After he left his apartment, CDC officials tried to contact him to say his diagnosis had changed from drug-resistant TB to extensively drug resistant TB, or XDR-TB. Apparently only 49 cases have been reported in the United States until this time. Thus far, the best treatments achieve only 20-30% cure rates for XDR-TB. It was too late--he was already on his way to Europe.

Once in Europe, where Greek officials are denying he ever filed marriage paperwork, CDC officials were able to reach the man and inform him of his condition. CDC claims they told him to stay put, as they would try to figure out a way to bring him back to the US safely. He claims he was told to turn himself in to Italian authorities, where he feared he'd never be released and would die. So, he and his new wife(?) hop the first plane from Prague to Canada, figuring they'd evade US Customs. Indeed, he drove safely across the border into New York, despite his passport being flagged. Fortunately, once in New York, he turned himself in, and has since been flown to Georgia and then Denver, where he can receive treatment for his TB.

My Interpretation of the Facts:

I'll come out and say it--I think this guy's an idiot.

Perhaps they never quite made it clear that TB is an infectious disease; perhaps he didn't understand that XDR-TB could be spread to other people--although how did he think he got it??? TB is a droplet-spread disease. Once an infected person coughs out bacteria, it's fairly easy to spread them to other people. Even though this man had "clean" sputum, up to 17% of people contract TB from patients with no red snappers in their sputum. Perhaps that wasn't made clear to this guy.

I can almost understand him leaving the US to get married. I would personally like to take care of my health first, but I'm sure this guy had dealt with TB before and didn't think it was a big deal. I also realize weddings aren't cheap and his fiancee would probably have killed him if he didn't go to Greece. Okay.

It's what happened in Europe that gets weird. This guy is saying he doesn't know what changed while he was on the flight--if he wasn't contagious before, he still shouldn't be. The problem was never that he was totally UNcontagious--nothing's 100%--but what changed was the threat he posed to others if he were contagious. It would be akin to having sex with a person with HIV and using a condom, but later finding out the person has multi-drug resistant HIV. It makes the risk of contracting the disease that much scarier. Actually, to continue my analogy, it would be like that person having sex with 400+ people, because there were that many people on one of the flights this guy took. Just because the chance of infection is very low doesn't make it zero, and statistically the more people you cough on the more likely one of them is to catch TB.

__________

**Exercise instructions**
(1) From the text on the man who traveled with XDR-TB, rewrite the section starting with "Once in Europe, where" and going on through "for his TB.", substituting "Rome" for "Prague".
(2) Carry the commentary on the man who flew while infected with XDR-TB forward from the point where it stops.

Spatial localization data
__________

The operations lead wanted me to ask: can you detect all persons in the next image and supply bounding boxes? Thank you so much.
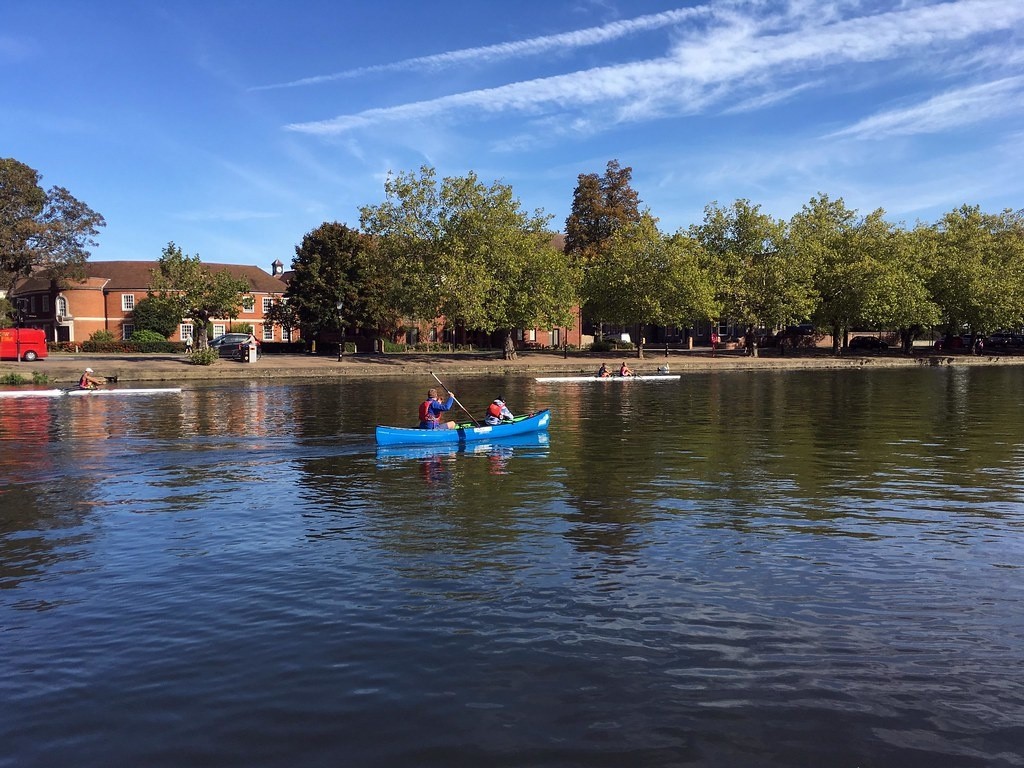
[185,333,193,354]
[598,363,609,377]
[242,332,255,354]
[486,395,514,426]
[418,389,456,430]
[79,368,98,388]
[620,362,632,376]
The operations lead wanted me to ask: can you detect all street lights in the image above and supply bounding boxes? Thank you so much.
[335,299,344,361]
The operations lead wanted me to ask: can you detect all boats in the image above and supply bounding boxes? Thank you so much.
[2,388,182,395]
[375,430,550,469]
[534,375,681,382]
[375,408,550,447]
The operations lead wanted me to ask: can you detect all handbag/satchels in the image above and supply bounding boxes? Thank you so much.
[185,341,186,345]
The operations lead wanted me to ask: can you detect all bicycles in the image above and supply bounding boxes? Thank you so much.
[232,343,262,362]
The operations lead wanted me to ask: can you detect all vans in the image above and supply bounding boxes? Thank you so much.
[0,325,49,360]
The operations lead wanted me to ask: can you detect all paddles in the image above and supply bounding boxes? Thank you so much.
[430,370,483,427]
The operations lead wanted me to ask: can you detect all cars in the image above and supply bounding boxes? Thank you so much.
[849,335,888,349]
[934,334,1024,349]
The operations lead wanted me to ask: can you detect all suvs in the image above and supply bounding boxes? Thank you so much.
[208,334,261,358]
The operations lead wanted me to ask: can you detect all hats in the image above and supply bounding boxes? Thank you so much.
[622,362,626,365]
[248,331,251,333]
[85,368,93,372]
[498,396,506,401]
[602,363,606,365]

__________

**Activity answers**
(1)
Once in Europe, where Greek officials are denying he ever filed marriage paperwork, CDC officials were able to reach the man and inform him of his condition. CDC claims they told him to stay put, as they would try to figure out a way to bring him back to the US safely. He claims he was told to turn himself in to Italian authorities, where he feared he'd never be released and would die. So, he and his new wife(?) hop the first plane from Rome to Canada, figuring they'd evade US Customs. Indeed, he drove safely across the border into New York, despite his passport being flagged. Fortunately, once in New York, he turned himself in, and has since been flown to Georgia and then Denver, where he can receive treatment for his TB.

(2)
While I can almost understand him boarding the plane to Europe, I have a harder time understanding boarding the plane home, fully knowing his diagnosis and the danger (even if it was small!) he posed to his fellow passengers.

It's super creepy that Border Patrol didn't catch the guy, even though his passport was flagged.

Unfortunately, the whole thing has assumed a "he said, the CDC said" kind of air, and we may never fully know what actually happened. What is more unfortunate, however, is that so many people were endangered--some who don't even know it yet--who are now anxiously awaiting the results of a PPD.

It does bring an ethical question to mind: Did the CDC have the right to quarantine this guy and take away all his freedoms in order to treat his TB? The libertarian in me says perhaps not. The medical student in me says XDR-TB is a pretty serious thing--for the good of everyone else, we need to get this guy treated. (The geek who loves microbiology in me is simply saying 'Woo, bacteria!', but that's beside the point).

If I become one of the 20% of medical students* who convert their PPD to positive per year by working in the county hospital, you'd better believe I'm not getting on an airplane if I have a positive chest x-ray.

*An entirely made up number I heard somewhere from a cousin of a friend of an ex whose sister had hair.